LES LIVRES HISTORIQUES.

Nous avons dit que les critiques sont divisés sur la question de la date de rédaction du Deutéronome et des quatre livres précédents. Mais on peut voir que, quelle que soit la solution à laquelle on s'arrête, il n'est pas douteux que le monothéisme ne soit professé dans le Pentateuque. Nous complèterons notre démonstration en parlant maintenant des livres historiques, c'est‑à‑dire de ceux qui, par leur caractère même, sembleraient moins propres à nous révéler l'état des croyances. Si des ouvrages comme Josué, qui relate les événements d'une époque considérée comme l'âge de fer de l'hébraïsme, comme sa période d'anarchie et de polythéisme, contiennent néanmoins des témoignages précis de foi monothéiste, le fait paraîtra d'autant plus concluant.

Les exégètes modernes estiment que ce livre de Josué est du même auteur que le Deutéronome dont il serait la suite. Il est certain en tout ou que la doctrine est la même dans ces deux écrits. Le narrateur sacré met dans la bouche de Rahab ces paroles: « Nous l'avons appris (le passage de la mer Rouge) et nous avons perdu courage et tous nos esprits sont abattu à votre aspect, car c'est l'Eternel, votre Dieu, qui est Dieu en haut dans les cieux et en bas sur la terre » [1]. Plus loin Josué annonçant au peuple qu'il allait traverser le Jourdain et que l'arche le précéderait dans sa marche, appelle ce palladium d'Israël: «l'arche de l'alliance du Seigneur de tout la terre ». D'après certains exégètes hostiles à l'orthodoxie et qui seraient fort surpris d'apprendre que leur interprétation est précisément en faveur chez les Kabbalistes, l'épithète de « seigneur de toute la terre » s'appliquerait à l'arche et de fait[2] le signe du génitif au mot alliance manque dans l'hébreu [3] Mais quoi qu'il en soit de cette discussion grammaticale, le Dieu d'Israël ou son représentant est nommé Seigneur de toute la terre avec toutes les conséquences qu'implique une telle appellation. A notre avis, dans la circonstance où cette parole est prononcée, le sens ne peut‑être que celui‑ci: l'arche pénétrera la première dans le fleuve et en partagera les eaux, de sorte que vous pourrez le traverser à pied, car le Dieu qu'elle représente est le Maître de l'univers, de la nature et de l'humanité, et il est ainsi en son pouvoir d'abattre les obstacles que vous opposent le Jourdain et les Cananéens.

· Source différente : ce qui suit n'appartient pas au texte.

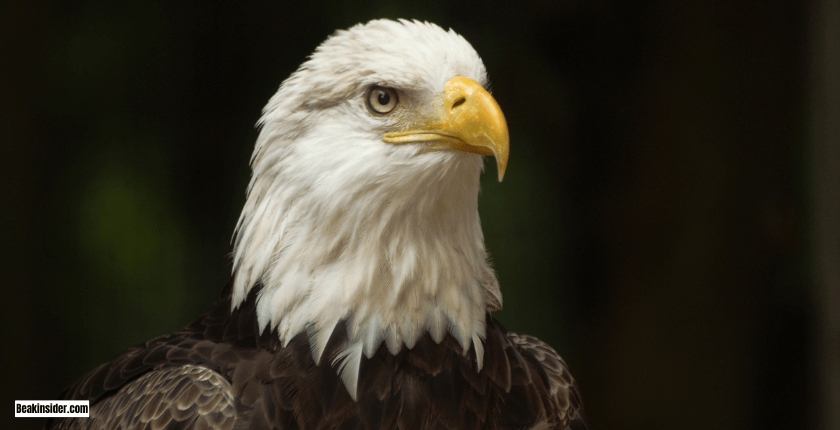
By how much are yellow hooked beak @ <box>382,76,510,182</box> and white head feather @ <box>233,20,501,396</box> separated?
0.02m

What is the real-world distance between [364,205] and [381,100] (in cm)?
22

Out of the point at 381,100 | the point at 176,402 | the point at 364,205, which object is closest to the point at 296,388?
the point at 176,402

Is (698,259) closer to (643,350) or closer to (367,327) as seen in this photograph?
(643,350)

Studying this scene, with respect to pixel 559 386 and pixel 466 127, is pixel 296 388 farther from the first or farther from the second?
pixel 559 386

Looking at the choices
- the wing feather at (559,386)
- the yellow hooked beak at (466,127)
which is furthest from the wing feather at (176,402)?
the wing feather at (559,386)

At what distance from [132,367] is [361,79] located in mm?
896

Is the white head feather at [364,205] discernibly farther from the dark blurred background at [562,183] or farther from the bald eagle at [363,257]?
the dark blurred background at [562,183]

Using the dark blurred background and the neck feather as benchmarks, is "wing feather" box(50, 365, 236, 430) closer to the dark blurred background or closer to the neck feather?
the neck feather

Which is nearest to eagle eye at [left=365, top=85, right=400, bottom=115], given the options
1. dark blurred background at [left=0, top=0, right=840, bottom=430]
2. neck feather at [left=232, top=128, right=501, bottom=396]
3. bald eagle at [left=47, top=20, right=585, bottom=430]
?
bald eagle at [left=47, top=20, right=585, bottom=430]

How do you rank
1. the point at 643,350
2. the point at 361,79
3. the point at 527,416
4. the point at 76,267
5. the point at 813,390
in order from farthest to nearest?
1. the point at 643,350
2. the point at 813,390
3. the point at 76,267
4. the point at 527,416
5. the point at 361,79

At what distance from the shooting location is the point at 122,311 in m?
2.20

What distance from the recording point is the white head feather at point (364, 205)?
1207 mm

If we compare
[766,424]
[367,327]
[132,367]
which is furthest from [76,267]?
[766,424]

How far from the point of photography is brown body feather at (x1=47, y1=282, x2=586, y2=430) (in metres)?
1.23
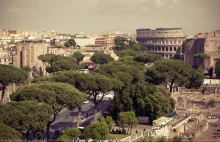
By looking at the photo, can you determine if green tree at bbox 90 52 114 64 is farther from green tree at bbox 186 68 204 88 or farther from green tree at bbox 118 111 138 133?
green tree at bbox 118 111 138 133

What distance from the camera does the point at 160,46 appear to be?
98375mm

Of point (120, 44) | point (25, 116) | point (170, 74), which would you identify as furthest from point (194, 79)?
point (120, 44)

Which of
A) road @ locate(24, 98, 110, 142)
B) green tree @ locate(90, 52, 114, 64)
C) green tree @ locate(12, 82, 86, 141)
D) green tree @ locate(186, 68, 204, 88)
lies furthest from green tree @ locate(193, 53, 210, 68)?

Le livre des Juges contient la phrase fameuse où Jephté semble regarder Kemosch, dieu d'Ammon, comme l'égal du Dieu d'Israël [4], phrase qui constitue un des principaux arguments de ceux qui nient le monothéisme juif. Mais nous y lisons aussi ces paroles adressées par le même Jephté au roi païen: « Que l'Eternel, le juge, soit aujourd'hui juge entre les Bené‑Israël et les Bené‑Ammon » [5] En appelant le Dieu d'Israël le juge, l'intention de l'auteur est évidemment de déclarer que c'est à Lui seul qu'il appartient de juger les différents entre tous les peuples et par conséquent entre Israël et les enfants d'Ammon, quoique ceux‑ci adorassent un autre dieu. Et qu'est‑ce à dire sinon qu'aux yeux d'Israël ces dieux étrangers ne comptaient pas? Nous voyons en outre que les Hébreux ne négligeaient aucune occasion de proclamer l'unité de Dieu et d'apprendre aux païens que le véritable Juge, c'était non pas la divinité particulière qu'ils adoraient comme tel, mais bien le Dieu de toute l'humanité. Ce texte prouve peut‑être aussi qu'Israël ne considérait pas les autres peuples comme incapables de comprendre le monothéisme, ni même comme entièrement ignorants de cette croyance.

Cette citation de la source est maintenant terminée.